Vous êtes ici :

L’action communautaire outil pour refonder l’intervention sociale de proximité

Interview de Claire AUTANT DORIER

enseignante-chercheuse au Centre Max Weber de Lyon-Saint Etienne

<< Pour les travailleurs sociaux, ce n’est pas du tout évident parce qu’ils ont d’abord une grille de lecture en termes d’inégalités qui a tendance à occulter la question ethnique taboue en France >>.

Claire AUTANT-DORIER est enseignante – chercheuse au Centre Max Weber Lyon Saint-Etienne. Elle est spécialiste des migrations turques et travaille sur la reconnaissance des minorités, l’interculturalité dans l’intervention sociale notamment au sein du Master qu’elle a dirigé jusqu’en 2016  «inPACT, ingénierie de projet, action communautaire et territoire » à l’Université Jean Monnet, Saint-Etienne .

Dans cet article, la sociologue explique comment les dynamiques collectives de l’empowerment et les diverses formes d’activation citoyenne peuvent sous-tendre un autre dialogue avec les communautés ethniques et plus largement avec les bénéficiaires de l’action sociale.

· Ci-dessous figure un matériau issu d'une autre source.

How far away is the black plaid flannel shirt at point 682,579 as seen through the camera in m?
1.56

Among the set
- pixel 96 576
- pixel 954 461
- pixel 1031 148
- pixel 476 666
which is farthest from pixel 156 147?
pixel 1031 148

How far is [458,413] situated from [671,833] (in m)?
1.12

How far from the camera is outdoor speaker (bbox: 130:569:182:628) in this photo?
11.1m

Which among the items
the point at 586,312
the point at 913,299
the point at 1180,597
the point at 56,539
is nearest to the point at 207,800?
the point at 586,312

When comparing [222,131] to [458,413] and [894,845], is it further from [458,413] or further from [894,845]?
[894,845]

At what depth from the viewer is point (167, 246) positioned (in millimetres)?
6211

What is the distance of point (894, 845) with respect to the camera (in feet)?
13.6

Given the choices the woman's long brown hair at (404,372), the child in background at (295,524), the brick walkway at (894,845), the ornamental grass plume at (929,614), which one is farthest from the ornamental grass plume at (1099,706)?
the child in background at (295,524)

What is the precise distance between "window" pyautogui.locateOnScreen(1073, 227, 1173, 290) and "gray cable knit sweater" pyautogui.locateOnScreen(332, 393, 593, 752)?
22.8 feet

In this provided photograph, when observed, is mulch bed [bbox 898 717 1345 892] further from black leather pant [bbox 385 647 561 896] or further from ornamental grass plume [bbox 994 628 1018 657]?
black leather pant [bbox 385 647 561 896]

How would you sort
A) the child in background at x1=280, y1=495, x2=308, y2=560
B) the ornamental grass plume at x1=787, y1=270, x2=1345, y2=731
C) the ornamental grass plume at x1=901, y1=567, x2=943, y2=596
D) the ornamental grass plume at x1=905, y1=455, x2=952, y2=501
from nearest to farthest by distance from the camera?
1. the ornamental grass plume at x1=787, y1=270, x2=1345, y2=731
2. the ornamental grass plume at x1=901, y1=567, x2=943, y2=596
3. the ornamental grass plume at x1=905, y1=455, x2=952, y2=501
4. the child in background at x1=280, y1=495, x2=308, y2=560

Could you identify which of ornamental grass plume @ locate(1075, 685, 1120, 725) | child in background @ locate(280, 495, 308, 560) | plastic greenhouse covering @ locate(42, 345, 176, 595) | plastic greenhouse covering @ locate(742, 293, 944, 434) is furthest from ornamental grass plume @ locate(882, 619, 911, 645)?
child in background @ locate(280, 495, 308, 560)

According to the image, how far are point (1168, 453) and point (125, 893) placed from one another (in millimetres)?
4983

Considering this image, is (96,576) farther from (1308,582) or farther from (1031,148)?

C’est en créant des projets autour de sujets d’intérêts communs que l’on peut créer de réelles opportunités sociales

 

Date : 01/06/2018

Vous êtes spécialiste des migrations turques, comment expliquez-vous cet intérêt ?

Finalement, le problème qu’on avait défini comme étant lié à la communauté turque, à l’ethnicité, n’était que le symptôme d’une question sociale, et derrière, c’est toute la logique de gestion des ressources humaines qui devait être questionnée

J’ai commencé à m’intéresser à ces questions au début des années 2000 à l’époque où j’avais été sollicitée par le Centre Ressources Enfance Famille Ecole sur un nouveau dispositif porté par la Direction des populations et des migrations qui ciblait la population turque. C’était un dispositif d’agents de développement à l’intégration des familles turques dans des zones rurales hors politique de la ville où il y avait des blocages notamment concernant une affaire de foulard en Rhône-Alpes.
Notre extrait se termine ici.